» SUPPLIED TEXT

····················

In general, hash partitioning allocates tuple (k, v) to partition p where - p = k.hashCode() % numPartitions

Usually works well but be aware of bad inputs!

Shuffle¶

Spark uses shuffles to implement wide dependencies - Examples: reduceByKey, repartition, coalesce, join (on RDDs not partitioned using the same partitioner)

Spark generates sets of tasks - map tasks to organize the data, and a set of reduce tasks to group/aggregate it.

Internally, Spark builds a hash table within each task to perform the grouping.

If the hash table is too large, Spark will spill these tables to disk, incurring the additional overhead of disk I/O

RDDs resulting from shuffles are automatically cached.

Range partitioning¶

For data types that have or ordering defined - Examples: Int, Char, String, … - Internally, Spark samples the data so as to produce more balanced partitions. - Used by default after sorting Example: - An RDD with keys [8, 96, 240, 400, 401, 800], - Number of partitions: 4 - In this case, hash partitioning distributes the keys as follows among the partitions: - partition 0: [8, 96, 240, 400, 800] - partition 1: [401] - partition 2: [] - partition 3: []

Range partitioning would improve the partitioning significantly

Partitioner inheritance¶

Operations on Pair RDDs that hold to (and propagate) a partitioner:

mapValues (if parent has a partitioner)

····················

» EXTRACTED DATA
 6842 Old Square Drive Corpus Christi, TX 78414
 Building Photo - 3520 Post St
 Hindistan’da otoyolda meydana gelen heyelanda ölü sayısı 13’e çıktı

····················

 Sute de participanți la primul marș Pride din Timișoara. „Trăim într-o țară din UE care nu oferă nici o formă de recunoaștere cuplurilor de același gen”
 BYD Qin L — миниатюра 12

····················

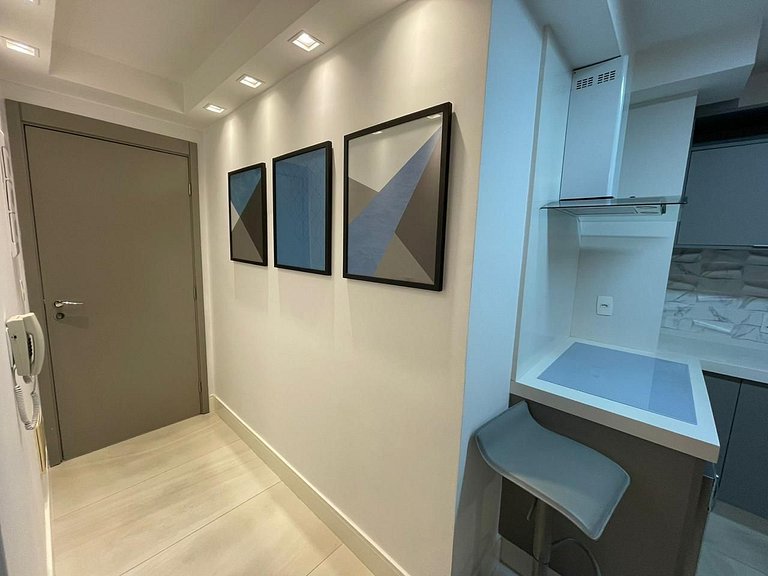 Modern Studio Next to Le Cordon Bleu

····················

» REQUIRED TASKS
[1] Answer the following about the Spark partitioning text above:
(a) What does Spark do when the hash table built within a task is too large?
(b) In the example with keys [8, 96, 240, 400, 401, 800], which key does hash partitioning place in partition 1?
(c) Which operation is listed as holding to a partitioner, and under what condition?
[2] Reproduce verbatim everything in the Spark partitioning text from "Spark generates sets" down to "perform the grouping.".

» TASK SOLUTIONS
[1]
(a) Spark spills these tables to disk, which adds the overhead of disk I/O.
(b) 401
(c) mapValues, if the parent has a partitioner.

[2]
Spark generates sets of tasks - map tasks to organize the data, and a set of reduce tasks to group/aggregate it.

Internally, Spark builds a hash table within each task to perform the grouping.